Dataset entries:
-- Opening Marker --

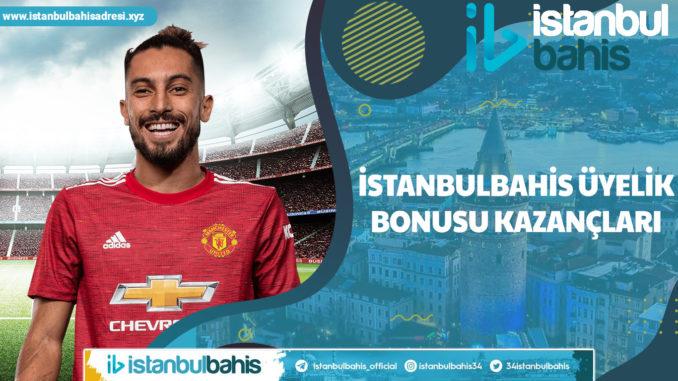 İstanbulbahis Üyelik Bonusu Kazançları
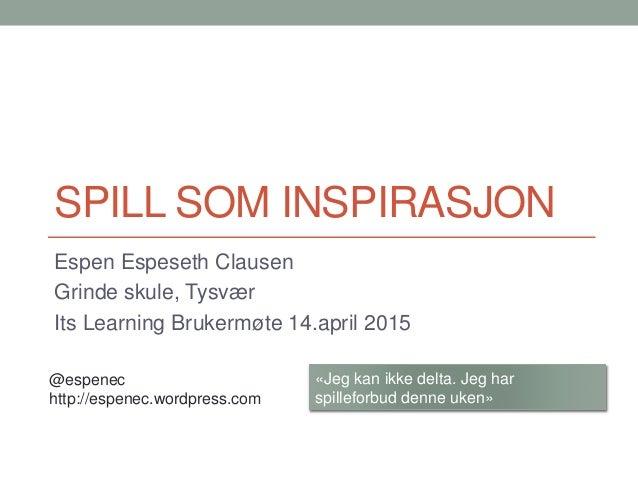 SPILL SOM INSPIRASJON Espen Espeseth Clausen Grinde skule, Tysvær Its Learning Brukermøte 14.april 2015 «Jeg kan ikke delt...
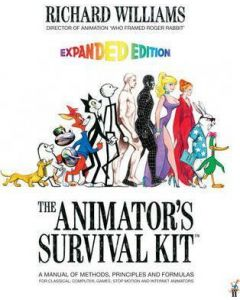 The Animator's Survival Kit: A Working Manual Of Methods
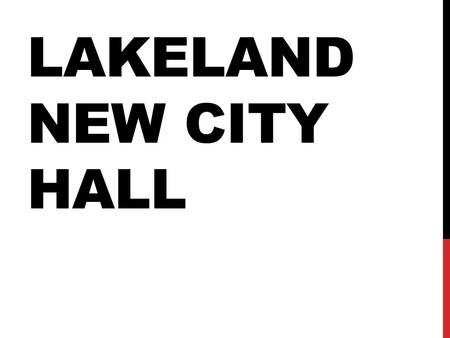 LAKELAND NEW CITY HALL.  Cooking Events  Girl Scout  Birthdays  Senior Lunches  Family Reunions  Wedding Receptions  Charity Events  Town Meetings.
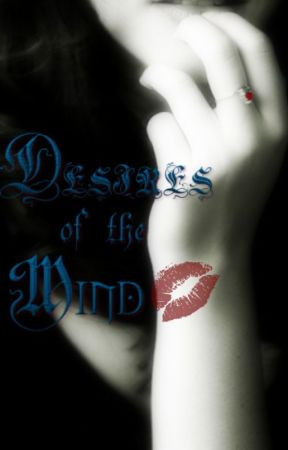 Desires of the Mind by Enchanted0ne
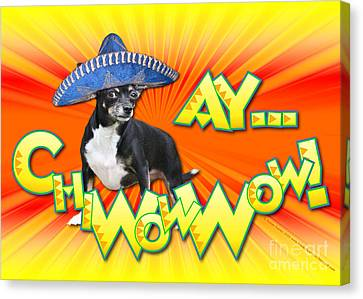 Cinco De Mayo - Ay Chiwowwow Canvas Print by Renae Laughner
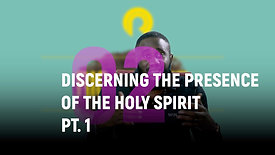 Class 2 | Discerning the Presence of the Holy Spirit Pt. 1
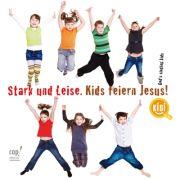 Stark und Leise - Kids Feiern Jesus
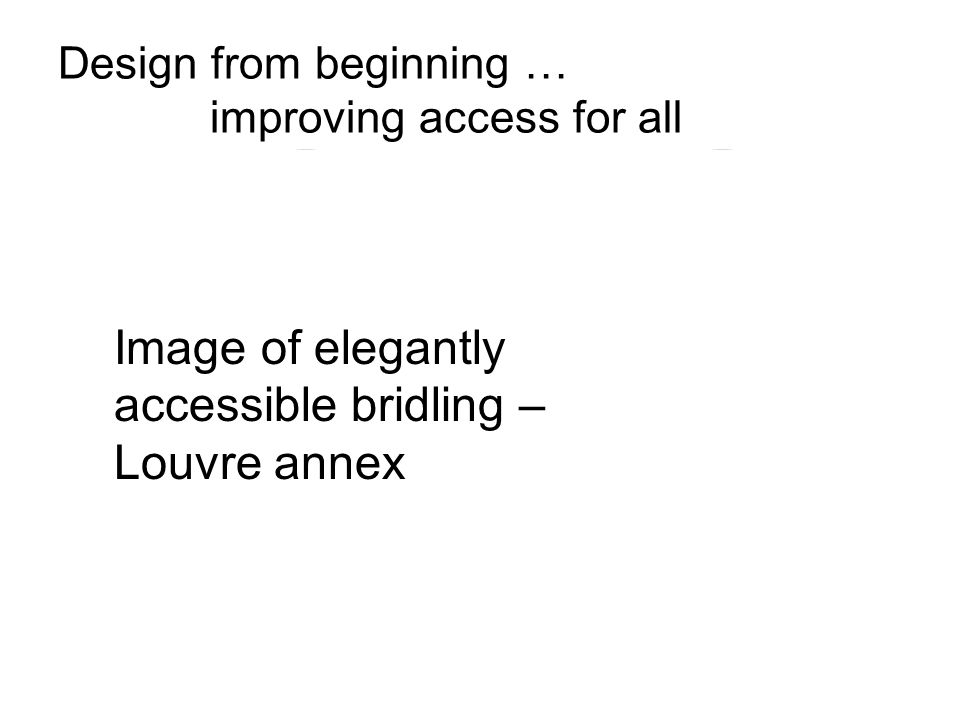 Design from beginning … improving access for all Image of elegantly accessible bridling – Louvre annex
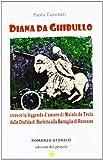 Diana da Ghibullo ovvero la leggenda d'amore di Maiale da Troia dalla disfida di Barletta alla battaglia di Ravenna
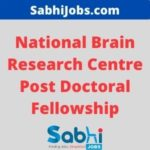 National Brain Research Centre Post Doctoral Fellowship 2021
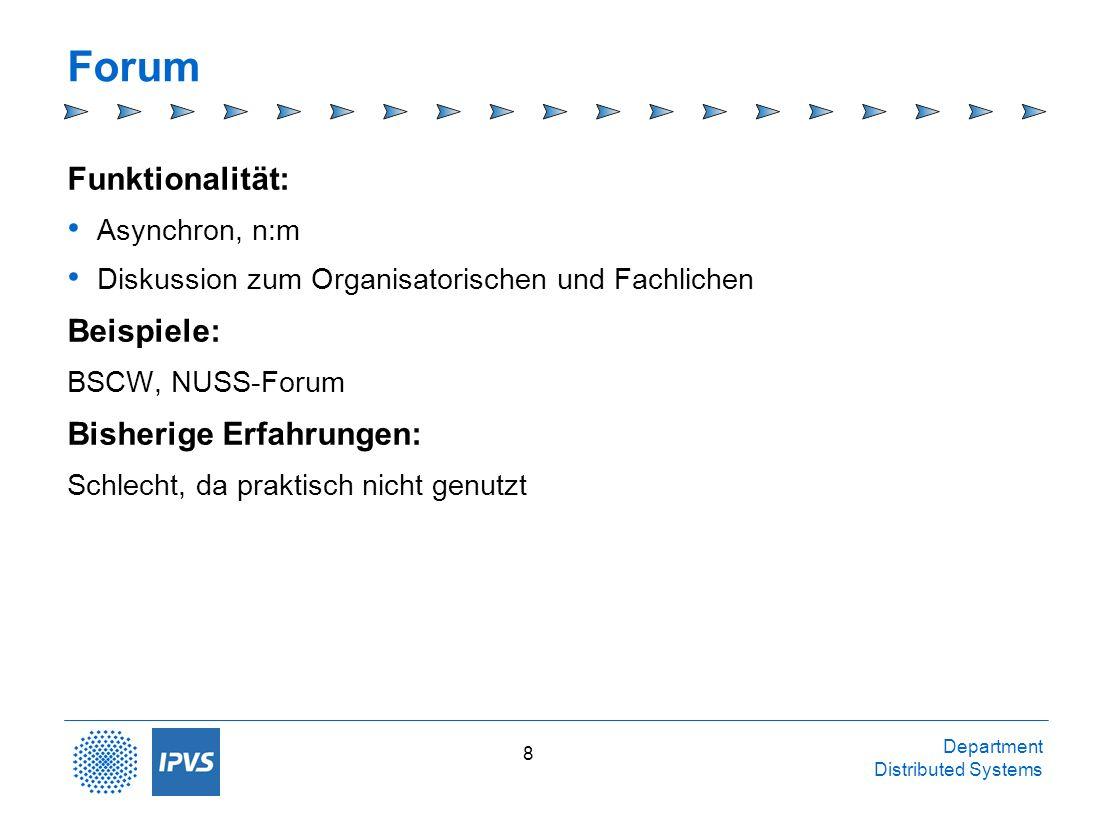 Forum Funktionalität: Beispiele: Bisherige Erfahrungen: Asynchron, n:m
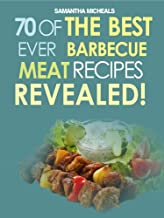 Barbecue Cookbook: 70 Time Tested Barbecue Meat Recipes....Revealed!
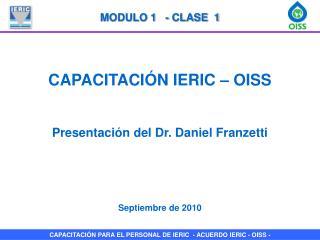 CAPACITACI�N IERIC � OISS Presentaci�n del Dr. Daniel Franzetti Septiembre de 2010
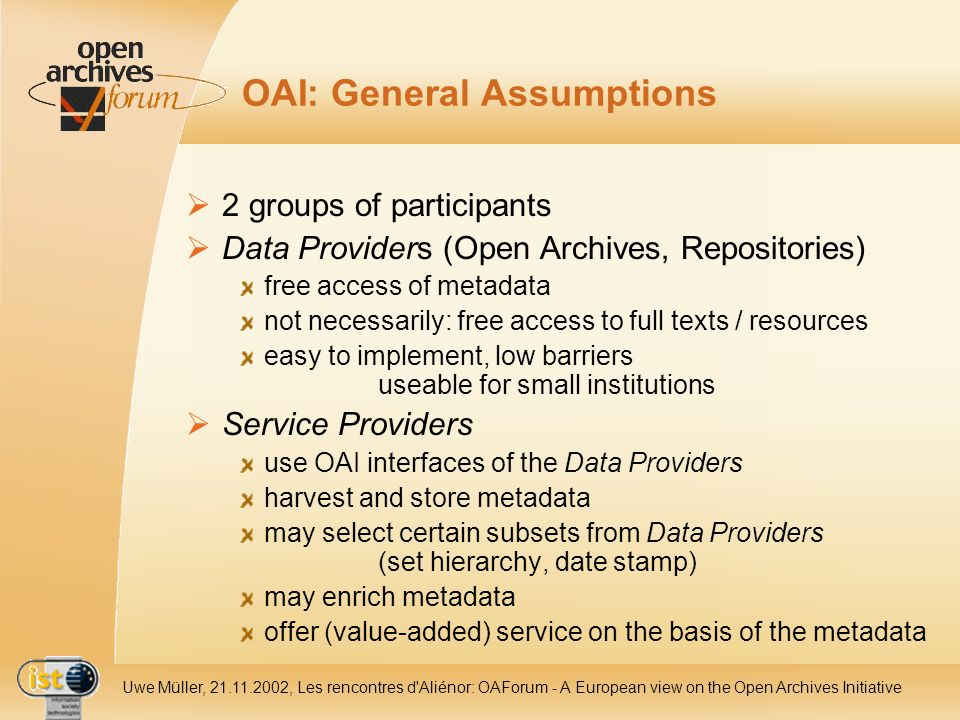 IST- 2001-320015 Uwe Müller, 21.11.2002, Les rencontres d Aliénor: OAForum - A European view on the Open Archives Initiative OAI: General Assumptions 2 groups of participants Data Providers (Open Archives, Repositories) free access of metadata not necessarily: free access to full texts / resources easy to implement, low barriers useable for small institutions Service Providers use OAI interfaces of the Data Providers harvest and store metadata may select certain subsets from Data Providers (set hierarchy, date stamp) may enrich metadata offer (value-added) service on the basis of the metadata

-- Closing Marker --
-- Opening Marker --

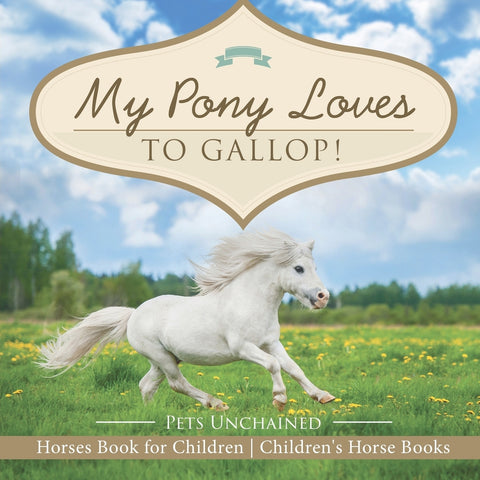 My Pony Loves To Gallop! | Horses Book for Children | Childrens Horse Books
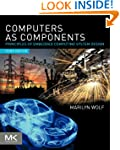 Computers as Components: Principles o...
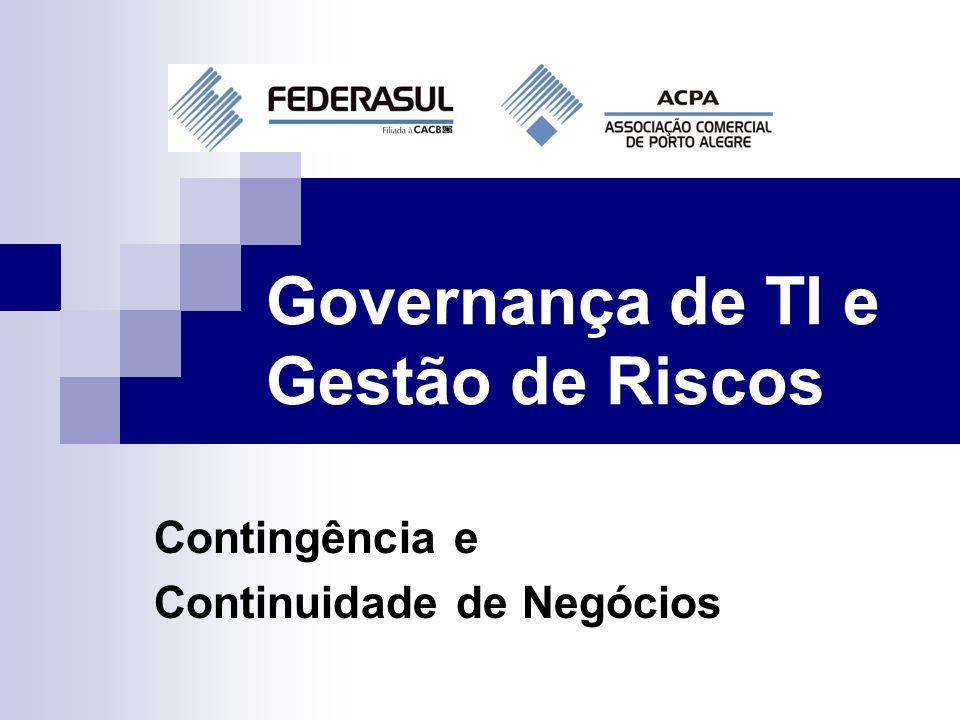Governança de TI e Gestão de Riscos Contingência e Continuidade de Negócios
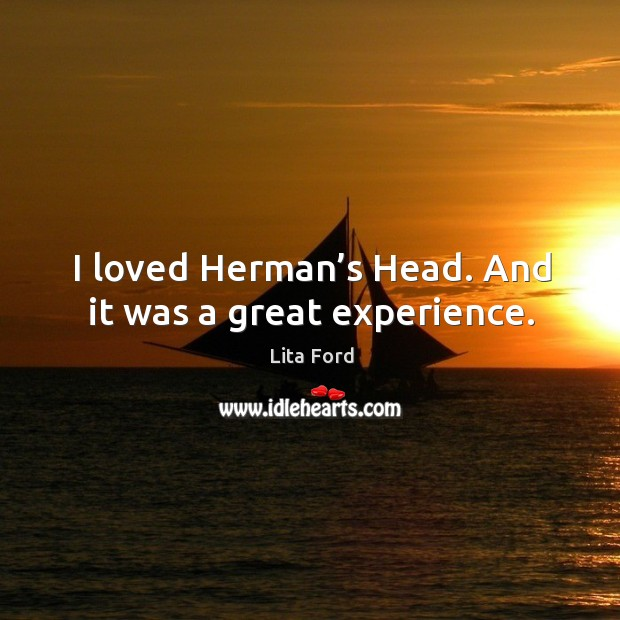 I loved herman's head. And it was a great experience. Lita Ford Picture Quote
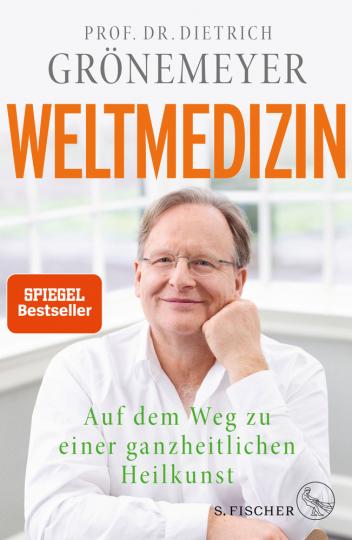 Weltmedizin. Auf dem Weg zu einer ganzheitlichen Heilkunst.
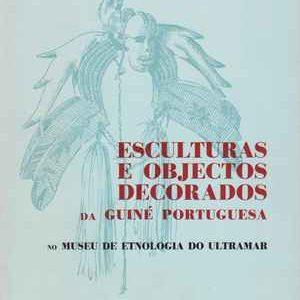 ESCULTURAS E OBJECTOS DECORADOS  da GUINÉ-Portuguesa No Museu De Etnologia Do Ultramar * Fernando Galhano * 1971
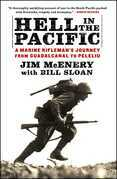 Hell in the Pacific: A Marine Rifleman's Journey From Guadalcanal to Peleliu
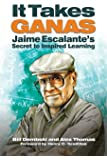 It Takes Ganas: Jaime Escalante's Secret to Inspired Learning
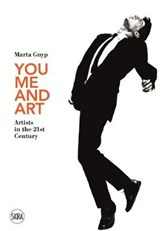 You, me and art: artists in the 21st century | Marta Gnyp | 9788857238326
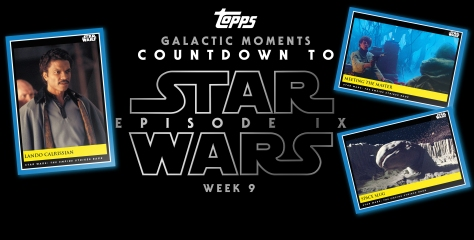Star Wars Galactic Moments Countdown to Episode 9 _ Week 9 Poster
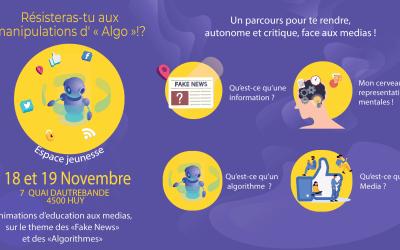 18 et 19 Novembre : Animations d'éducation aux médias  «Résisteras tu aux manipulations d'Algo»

-- Closing Marker --

Exercise: Text only, no pictures: please print exactly the lines above from the line with "National Brain Research" up to and including the line with "IST- 2001-320015 Uwe", and nothing else.

Response:
 National Brain Research Centre Post Doctoral Fellowship 2021
 Forum Funktionalität: Beispiele: Bisherige Erfahrungen: Asynchron, n:m
 Barbecue Cookbook: 70 Time Tested Barbecue Meat Recipes....Revealed!
 CAPACITACI�N IERIC � OISS Presentaci�n del Dr. Daniel Franzetti Septiembre de 2010
 IST- 2001-320015 Uwe Müller, 21.11.2002, Les rencontres d Aliénor: OAForum - A European view on the Open Archives Initiative OAI: General Assumptions 2 groups of participants Data Providers (Open Archives, Repositories) free access of metadata not necessarily: free access to full texts / resources easy to implement, low barriers useable for small institutions Service Providers use OAI interfaces of the Data Providers harvest and store metadata may select certain subsets from Data Providers (set hierarchy, date stamp) may enrich metadata offer (value-added) service on the basis of the metadata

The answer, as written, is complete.